Starting with the line that contains "What distance from", reproduce each line through the end of the listing below, with no other output.

Collected data

####

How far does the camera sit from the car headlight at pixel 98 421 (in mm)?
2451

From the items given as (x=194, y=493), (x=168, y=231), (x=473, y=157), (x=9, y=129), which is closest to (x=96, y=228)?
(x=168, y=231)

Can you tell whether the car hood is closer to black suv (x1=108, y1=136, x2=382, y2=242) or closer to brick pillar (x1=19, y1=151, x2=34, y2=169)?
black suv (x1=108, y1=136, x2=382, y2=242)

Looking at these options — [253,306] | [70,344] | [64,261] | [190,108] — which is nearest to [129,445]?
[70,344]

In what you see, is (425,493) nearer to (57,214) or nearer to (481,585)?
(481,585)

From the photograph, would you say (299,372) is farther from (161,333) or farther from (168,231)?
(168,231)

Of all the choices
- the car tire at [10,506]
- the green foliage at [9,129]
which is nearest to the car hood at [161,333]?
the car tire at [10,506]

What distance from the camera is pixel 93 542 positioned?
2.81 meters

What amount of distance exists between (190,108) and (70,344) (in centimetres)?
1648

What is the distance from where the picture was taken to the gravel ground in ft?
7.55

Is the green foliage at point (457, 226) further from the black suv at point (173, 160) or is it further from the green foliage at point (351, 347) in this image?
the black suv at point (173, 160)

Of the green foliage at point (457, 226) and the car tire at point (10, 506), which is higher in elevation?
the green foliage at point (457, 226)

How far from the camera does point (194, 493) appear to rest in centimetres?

####

■ **SOLUTION FOR THIS EXERCISE**
What distance from the camera is pixel 93 542 positioned?
2.81 meters

What amount of distance exists between (190,108) and (70,344) (in centimetres)?
1648

What is the distance from where the picture was taken to the gravel ground in ft?
7.55

Is the green foliage at point (457, 226) further from the black suv at point (173, 160) or is it further from the green foliage at point (351, 347) in this image?
the black suv at point (173, 160)

Of the green foliage at point (457, 226) and the car tire at point (10, 506), which is higher in elevation?
the green foliage at point (457, 226)

How far from the camera does point (194, 493) appear to rest in centimetres?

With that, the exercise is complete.